Infinite limit of ratio of nth degree polynomials

Here is an explicit formula for your ratio $r_n=\frac{n_n}{d_n}$: $$r_n= \frac{\sum_{k=0}^n\binom{n+k}{2k}(-x)^k} {\sum_{k=0}^n\binom{n+k+1}{2k+1}(-x)^k}.$$ Let $P_n(x)$ and $Q_n(x)$ be the numerator and denominator polynomials of $r_n$, respectively. Then both polynomials share a common recurrence; namely, $$P_{n+2}+(x-2)P_{n+1}+P_n=0 \qquad \text{and} \qquad Q_{n+2}+(x-2)Q_{n+1}+Q_n=0.\tag1$$ They differ only in the initial condition where $P_0=1, P_1=1-x$ while $Q_0=1, Q_1=2-x$. The importance of such a description is that (1) the original recursive relations are decoupled here; (2) it is more amenable to an asymptotic analysis; (3) it reveals the roots being in $[0,4]$ due to the interlacing property of three-term recurrences.

Note. The original numerator and denominator differ by $\pm$ sign from $P_n$ and $Q_n$, but this makes no difference for the ratio $r_n$.

In fact (Fedor!), $$r_n=\frac{P_n(x)}{Q_n(x)}=\sqrt{x}\,\frac{U_{2n}(\sqrt{x}/2)}{U_{2n+1}(\sqrt{x}/2)}$$ where $U_n(y)$ are Chebyshev polynomials of the 2nd kind, expressible as $$U_n(y)=\frac{(y+\sqrt{y^2-1})^n-(y-\sqrt{y^2-1})^n}{2\sqrt{y^2-1}}.$$ If $y\geq1$, or equivalently $z=y+\sqrt{y^2-1}\geq1$, then $$\lim_{n\rightarrow\infty}\frac{U_n(y)}{U_{n+1}(y)}= \lim_{n\rightarrow\infty}\frac{z^n-z^{-n}}{z^{n+1}-z^{-n-1}}=\frac1z=y-\sqrt{y^2-1}.$$ If $0<y<1$ then the complex modulus $\vert z\vert=1$ and hence $\lim_{n\rightarrow\infty}\frac{U_n(y)}{U_{n+1}(y)}$ fails to exist.

If $y=0$ then apparently the limit is $0$.

When $y=\frac{\sqrt{x}}2$, the conditions become $$\lim_{n\rightarrow\infty}r_n(x)=\frac{x-\sqrt{x^2-4x}}2$$ if $x\geq4$ or $x=0$. Otherwise (if $0<x<4$) this limit does not exist for being oscillatory!

Finally, since the roots of Chebyshev polynomials $U_n(y)$ lie in $[-1,1]$ it follows that the roots of $U_n(\sqrt{x}/2)$ must be limited in the range $[0,4]$.

The explanation for your observations is that you are dealing with a self-adjoint difference equation in disguise.

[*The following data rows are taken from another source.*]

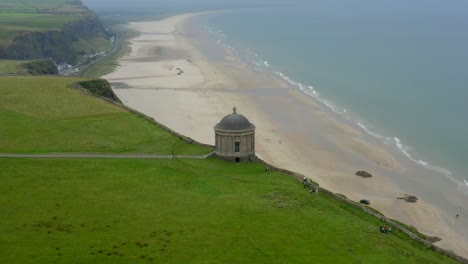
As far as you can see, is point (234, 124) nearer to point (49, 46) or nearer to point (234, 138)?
point (234, 138)

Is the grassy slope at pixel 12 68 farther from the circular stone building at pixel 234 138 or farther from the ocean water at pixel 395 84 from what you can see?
the circular stone building at pixel 234 138

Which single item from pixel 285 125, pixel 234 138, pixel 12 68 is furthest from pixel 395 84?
pixel 12 68

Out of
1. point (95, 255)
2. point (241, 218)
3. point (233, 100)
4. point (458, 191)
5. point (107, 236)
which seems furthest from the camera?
point (233, 100)

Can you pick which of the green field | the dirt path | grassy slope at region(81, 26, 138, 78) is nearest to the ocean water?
the green field

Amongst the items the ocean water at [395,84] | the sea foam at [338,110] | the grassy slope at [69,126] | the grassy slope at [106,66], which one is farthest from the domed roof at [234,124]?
the grassy slope at [106,66]

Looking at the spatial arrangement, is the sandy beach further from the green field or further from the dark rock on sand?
the green field

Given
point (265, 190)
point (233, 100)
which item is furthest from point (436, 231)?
point (233, 100)

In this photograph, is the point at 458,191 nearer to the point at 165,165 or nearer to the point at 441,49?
the point at 165,165
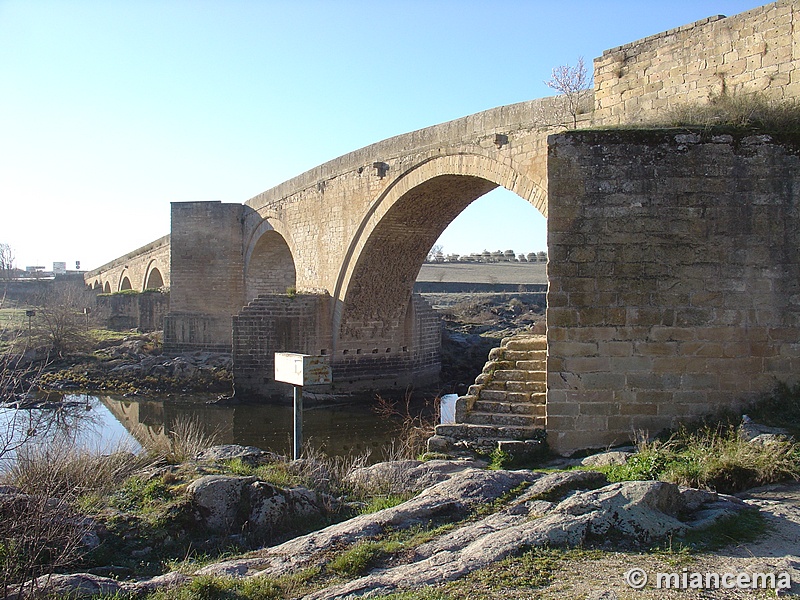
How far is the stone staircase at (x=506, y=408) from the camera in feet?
19.9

Let me make a transformation along these line, though I won't analyze it through to the end.

If we let $Y_n=(n_n,d_n)^t$, then this satisfies $$ Y_n = \begin{pmatrix} -1 & x \\ -1 & x-1 \end{pmatrix} Y_{n-1} . $$ Now write $Y_n=A^n W_n$, with $A=\begin{pmatrix} -1 & 0\\ -1&-1\end{pmatrix}$, so $$ A^n = (-1)^n \begin{pmatrix} 1 & 0 \\ n & 1 \end{pmatrix} $$ (this is variation of constants, relative to $x=0$). By a calculation, $$ J(W_n-W_{n-1}) = -xH_n W_n, \quad\quad H_n=-JA^{-n}\begin{pmatrix} 0&1\\ 0&1\end{pmatrix}A^{n-1},\quad J=\begin{pmatrix} 0&-1\\ 1&0\end{pmatrix}. $$ An equation of this form is called a (discrete) canonical system, and it corresponds to a symmetric difference expression in the space $\ell^2_H$ if $H_n$ is a positive definite matrix.

Our luck holds here because a calculation gives that $$ H_n = \begin{pmatrix} (n-1)^2 & n-1 \\ n-1 & 1 \end{pmatrix} \ge 0 , $$ as required.

This explains why the zeros are real, though it doesn't show why they are in $[0,4]$. For this, one would have to analyze the spectrum of this system more carefully (you could rewrite it as a Jacobi difference equation).